Hyperparameters are tunable in training a neural network, you can change the hyperprameters to find the best performance.

In neural networks, there are several hyperparameters that you can tune, like:
- Number of Hidden Layers
- Number of Neurons per Hidden Layers
- Learning Rate
- Batch Size
- Optimizer.

For example, you can change the value of Learning Rate to see what your training will be.

In this section, we just tune one parameter once. You can tune several parameters from a parameter search space using techniques such as [Grid Search](https://machinelearningmastery.com/how-to-grid-search-hyperparameters-for-pytorch-models/), [Random Search](https://machinelearningmastery.com/hyperparameter-optimization-with-random-search-and-grid-search/), and [ray tune](https://pytorch.org/tutorials/beginner/hyperparameter_tuning_tutorial.html).



In [None]:
import torch
import torch.nn as nn
import torchvision.datasets as dsets
import torchvision.transforms as transforms
from torch.autograd import Variable

## Define hyperparameters

It is important to tune these parameters so that you can extract the most possible from the models.

In [None]:
# set img_size = (28,28) ---> 28*28=784 pixels in total
input_size = 784

# number of nodes at hidden layer
hidden_size = 500

# number of output classes discrete range [0,9]
num_classes = 10

# number of times which the entire dataset is passed throughout the model
num_epochs = 30

# the size of input data took for one iteration
batch_size = 100

# learning rate
lr = 1e-3

## Loading data

In [None]:
train_data = dsets.MNIST(root = './data', train = True,
                        transform = transforms.ToTensor(), download = True)
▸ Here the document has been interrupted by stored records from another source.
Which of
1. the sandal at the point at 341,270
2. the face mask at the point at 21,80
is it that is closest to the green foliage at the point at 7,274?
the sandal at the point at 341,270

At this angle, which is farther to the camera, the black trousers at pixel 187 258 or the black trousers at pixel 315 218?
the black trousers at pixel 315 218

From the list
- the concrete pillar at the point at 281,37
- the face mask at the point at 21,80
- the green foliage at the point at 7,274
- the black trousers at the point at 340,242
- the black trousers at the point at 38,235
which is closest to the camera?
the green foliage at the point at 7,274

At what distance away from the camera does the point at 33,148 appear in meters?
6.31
test_data = dsets.MNIST(root = './data', train = False,
                       transform = transforms.ToTensor())

In [None]:
train_gen = torch.utils.data.DataLoader(dataset = train_data,
                                        batch_size = batch_size,
                                        shuffle = True)
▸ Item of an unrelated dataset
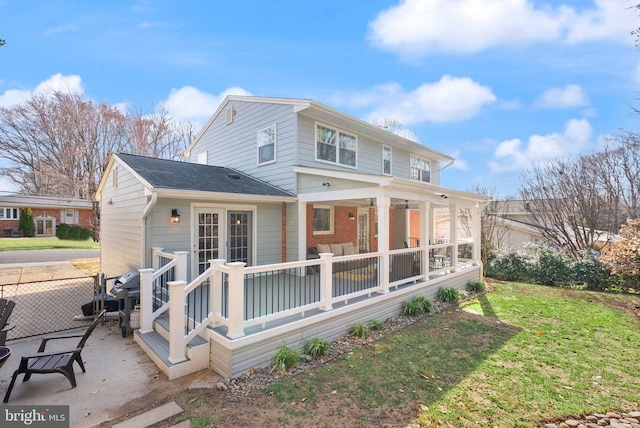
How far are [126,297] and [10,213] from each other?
3074cm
test_gen = torch.utils.data.DataLoader(dataset = test_data,
                                      batch_size = batch_size,
                                      shuffle = False)

## Define model

In [None]:
class Net(nn.Module):
  def __init__(self, input_size, hidden_size, num_classes):
    super(Net,self).__init__()
    self.fc1 = nn.Linear(input_size, hidden_size)
    self.relu = nn.ReLU()  # Relu activation function, you can also use others like Tanh, Sigmold, etc.
    self.fc2 = nn.Linear(hidden_size, num_classes)

  def forward(self,x):
    out = self.fc1(x)
    out = self.relu(out)
    out = self.fc2(out)
    return out

In [None]:
net = Net(input_size, hidden_size, num_classes)
if torch.cuda.is_available():
  net.cuda()

## Define loss-function & optimizer

In [None]:
loss_function = nn.CrossEntropyLoss()

# Adam optimizer -- you can also use SGD, AdaGrad or RMSProp, etc.
optimizer = torch.optim.Adam( net.parameters(), lr=lr)

## Training the model

In [None]:
for epoch in range(num_epochs):
  for i ,(images,labels) in enumerate(train_gen):
    # if you have GPU, you can set as  .cuda()
    images = Variable(images.view(-1,28*28)).cuda()
    # otherwise, remove the .cuda(), as below
    # images = Variable(images.view(-1,28*28))
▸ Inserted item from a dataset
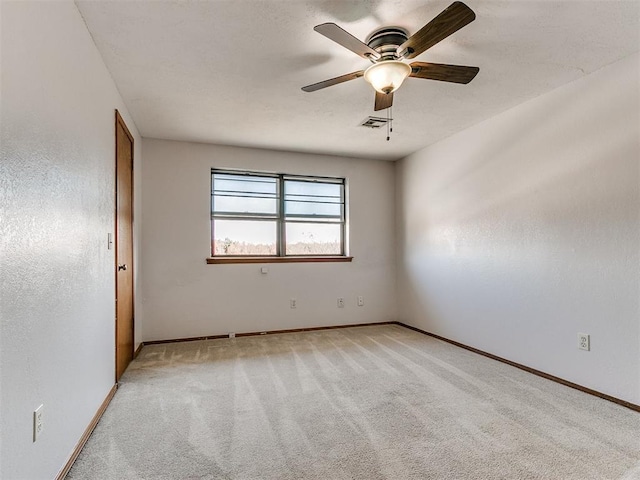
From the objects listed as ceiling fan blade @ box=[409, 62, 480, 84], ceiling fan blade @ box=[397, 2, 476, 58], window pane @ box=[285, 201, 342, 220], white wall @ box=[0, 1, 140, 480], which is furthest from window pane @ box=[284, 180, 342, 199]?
ceiling fan blade @ box=[397, 2, 476, 58]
    # if you have GPU, you can set as  .cuda()
    labels = Variable(labels).cuda()
    # otherwise, remove the .cuda(), as below
    # labels = Variable(labels)

    optimizer.zero_grad()
    outputs = net(images)
    loss = loss_function(outputs, labels)
    loss.backward()
    optimizer.step()

    if (i+1) % 100 == 0:
      print('Epoch [%d/%d], Step [%d/%d], Loss: %.4f'
                 %(epoch+1, num_epochs, i+1, len(train_data)//batch_size, loss.item()))


## Evaluating the accuracy of the model

In [None]:
correct = 0
total = 0
for images,labels in test_gen:
  # if you have GPU, you can set as  .cuda()
  images = Variable(images.view(-1,28*28)).cuda()
  # otherwise, remove the .cuda(), as below
  # images = Variable(images.view(-1,28*28))

  # labels = labels.cuda()
  labels = labels

  output = net(images)
  _, predicted = torch.max(output,1)
  correct += (predicted.cpu().numpy() == labels).sum()  # .cpu() tranfers the data from GPU to CPU, and .numpy() converts the data from torch to numpy
  total += labels.size(0)

print('Accuracy of the model: %.3f %%' %((100*correct)/(total+1)))

When **num_epochs** = 30, **learning rate** = 1e-3, and **batch size** = 100, the result is around 98%. When we change the **num_epochs** and the other hyperparameters, we can obatain other results. We can iterate the parameters and plot the best results.

This is left as an exercise for you, including the plot.